Input data START
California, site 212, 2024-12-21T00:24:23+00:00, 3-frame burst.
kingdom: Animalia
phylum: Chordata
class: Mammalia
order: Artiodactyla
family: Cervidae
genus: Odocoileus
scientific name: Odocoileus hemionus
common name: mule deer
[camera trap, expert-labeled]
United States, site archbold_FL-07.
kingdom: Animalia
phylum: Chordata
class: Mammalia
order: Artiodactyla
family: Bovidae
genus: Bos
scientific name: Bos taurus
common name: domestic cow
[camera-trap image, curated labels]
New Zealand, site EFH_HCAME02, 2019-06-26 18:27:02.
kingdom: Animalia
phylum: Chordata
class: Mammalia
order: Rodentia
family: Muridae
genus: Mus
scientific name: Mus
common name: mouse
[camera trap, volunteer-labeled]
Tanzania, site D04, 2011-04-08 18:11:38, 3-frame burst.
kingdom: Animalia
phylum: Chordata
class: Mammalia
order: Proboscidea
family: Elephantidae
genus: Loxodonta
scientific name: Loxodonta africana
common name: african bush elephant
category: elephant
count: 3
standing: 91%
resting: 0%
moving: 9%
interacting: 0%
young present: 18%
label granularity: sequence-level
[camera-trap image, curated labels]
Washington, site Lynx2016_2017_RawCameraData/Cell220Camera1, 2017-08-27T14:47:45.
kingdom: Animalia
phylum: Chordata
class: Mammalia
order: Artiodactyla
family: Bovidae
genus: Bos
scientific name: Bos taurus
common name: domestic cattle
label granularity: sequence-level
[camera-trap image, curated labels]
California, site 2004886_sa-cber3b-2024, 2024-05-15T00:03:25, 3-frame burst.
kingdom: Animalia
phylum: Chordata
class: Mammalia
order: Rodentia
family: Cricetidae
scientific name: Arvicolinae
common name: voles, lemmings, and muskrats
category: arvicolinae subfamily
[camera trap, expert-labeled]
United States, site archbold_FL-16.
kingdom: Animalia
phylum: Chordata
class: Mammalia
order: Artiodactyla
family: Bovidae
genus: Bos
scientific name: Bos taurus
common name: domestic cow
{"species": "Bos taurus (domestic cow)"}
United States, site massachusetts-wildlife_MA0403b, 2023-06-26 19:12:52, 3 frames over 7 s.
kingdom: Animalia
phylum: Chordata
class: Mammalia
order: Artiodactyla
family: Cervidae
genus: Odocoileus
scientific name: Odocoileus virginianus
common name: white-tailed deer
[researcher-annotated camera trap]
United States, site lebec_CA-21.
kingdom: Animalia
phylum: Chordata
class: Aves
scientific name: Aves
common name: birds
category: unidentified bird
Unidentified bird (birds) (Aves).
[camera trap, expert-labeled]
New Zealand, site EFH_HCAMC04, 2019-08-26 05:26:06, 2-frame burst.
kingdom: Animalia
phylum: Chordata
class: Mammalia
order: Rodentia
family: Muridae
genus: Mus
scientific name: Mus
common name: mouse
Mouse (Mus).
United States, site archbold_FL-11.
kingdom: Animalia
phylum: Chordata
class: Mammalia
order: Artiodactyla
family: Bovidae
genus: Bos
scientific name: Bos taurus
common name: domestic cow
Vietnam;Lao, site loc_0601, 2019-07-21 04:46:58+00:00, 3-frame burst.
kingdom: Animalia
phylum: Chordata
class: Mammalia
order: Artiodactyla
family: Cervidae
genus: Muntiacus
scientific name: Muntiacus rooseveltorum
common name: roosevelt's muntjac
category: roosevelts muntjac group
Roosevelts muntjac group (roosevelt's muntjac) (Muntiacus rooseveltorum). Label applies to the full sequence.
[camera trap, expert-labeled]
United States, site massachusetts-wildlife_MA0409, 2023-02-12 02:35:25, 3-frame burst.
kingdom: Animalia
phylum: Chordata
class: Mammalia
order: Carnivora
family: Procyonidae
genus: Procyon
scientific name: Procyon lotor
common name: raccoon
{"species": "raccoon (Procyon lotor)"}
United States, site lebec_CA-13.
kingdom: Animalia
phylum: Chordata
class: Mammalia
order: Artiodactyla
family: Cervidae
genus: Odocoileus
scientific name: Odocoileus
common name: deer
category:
Input data END
:: Brief ::
Go through the records and copy all of them exactly.

:: Your response ::
California, site 212, 2024-12-21T00:24:23+00:00, 3-frame burst.
kingdom: Animalia
phylum: Chordata
class: Mammalia
order: Artiodactyla
family: Cervidae
genus: Odocoileus
scientific name: Odocoileus hemionus
common name: mule deer
[camera trap, expert-labeled]
United States, site archbold_FL-07.
kingdom: Animalia
phylum: Chordata
class: Mammalia
order: Artiodactyla
family: Bovidae
genus: Bos
scientific name: Bos taurus
common name: domestic cow
[camera-trap image, curated labels]
New Zealand, site EFH_HCAME02, 2019-06-26 18:27:02.
kingdom: Animalia
phylum: Chordata
class: Mammalia
order: Rodentia
family: Muridae
genus: Mus
scientific name: Mus
common name: mouse
[camera trap, volunteer-labeled]
Tanzania, site D04, 2011-04-08 18:11:38, 3-frame burst.
kingdom: Animalia
phylum: Chordata
class: Mammalia
order: Proboscidea
family: Elephantidae
genus: Loxodonta
scientific name: Loxodonta africana
common name: african bush elephant
category: elephant
count: 3
standing: 91%
resting: 0%
moving: 9%
interacting: 0%
young present: 18%
label granularity: sequence-level
[camera-trap image, curated labels]
Washington, site Lynx2016_2017_RawCameraData/Cell220Camera1, 2017-08-27T14:47:45.
kingdom: Animalia
phylum: Chordata
class: Mammalia
order: Artiodactyla
family: Bovidae
genus: Bos
scientific name: Bos taurus
common name: domestic cattle
label granularity: sequence-level
[camera-trap image, curated labels]
California, site 2004886_sa-cber3b-2024, 2024-05-15T00:03:25, 3-frame burst.
kingdom: Animalia
phylum: Chordata
class: Mammalia
order: Rodentia
family: Cricetidae
scientific name: Arvicolinae
common name: voles, lemmings, and muskrats
category: arvicolinae subfamily
[camera trap, expert-labeled]
United States, site archbold_FL-16.
kingdom: Animalia
phylum: Chordata
class: Mammalia
order: Artiodactyla
family: Bovidae
genus: Bos
scientific name: Bos taurus
common name: domestic cow
{"species": "Bos taurus (domestic cow)"}
United States, site massachusetts-wildlife_MA0403b, 2023-06-26 19:12:52, 3 frames over 7 s.
kingdom: Animalia
phylum: Chordata
class: Mammalia
order: Artiodactyla
family: Cervidae
genus: Odocoileus
scientific name: Odocoileus virginianus
common name: white-tailed deer
[researcher-annotated camera trap]
United States, site lebec_CA-21.
kingdom: Animalia
phylum: Chordata
class: Aves
scientific name: Aves
common name: birds
category: unidentified bird
Unidentified bird (birds) (Aves).
[camera trap, expert-labeled]
New Zealand, site EFH_HCAMC04, 2019-08-26 05:26:06, 2-frame burst.
kingdom: Animalia
phylum: Chordata
class: Mammalia
order: Rodentia
family: Muridae
genus: Mus
scientific name: Mus
common name: mouse
Mouse (Mus).
United States, site archbold_FL-11.
kingdom: Animalia
phylum: Chordata
class: Mammalia
order: Artiodactyla
family: Bovidae
genus: Bos
scientific name: Bos taurus
common name: domestic cow
Vietnam;Lao, site loc_0601, 2019-07-21 04:46:58+00:00, 3-frame burst.
kingdom: Animalia
phylum: Chordata
class: Mammalia
order: Artiodactyla
family: Cervidae
genus: Muntiacus
scientific name: Muntiacus rooseveltorum
common name: roosevelt's muntjac
category: roosevelts muntjac group
Roosevelts muntjac group (roosevelt's muntjac) (Muntiacus rooseveltorum). Label applies to the full sequence.
[camera trap, expert-labeled]
United States, site massachusetts-wildlife_MA0409, 2023-02-12 02:35:25, 3-frame burst.
kingdom: Animalia
phylum: Chordata
class: Mammalia
order: Carnivora
family: Procyonidae
genus: Procyon
scientific name: Procyon lotor
common name: raccoon
{"species": "raccoon (Procyon lotor)"}
United States, site lebec_CA-13.
kingdom: Animalia
phylum: Chordata
class: Mammalia
order: Artiodactyla
family: Cervidae
genus: Odocoileus
scientific name: Odocoileus
common name: deer
category:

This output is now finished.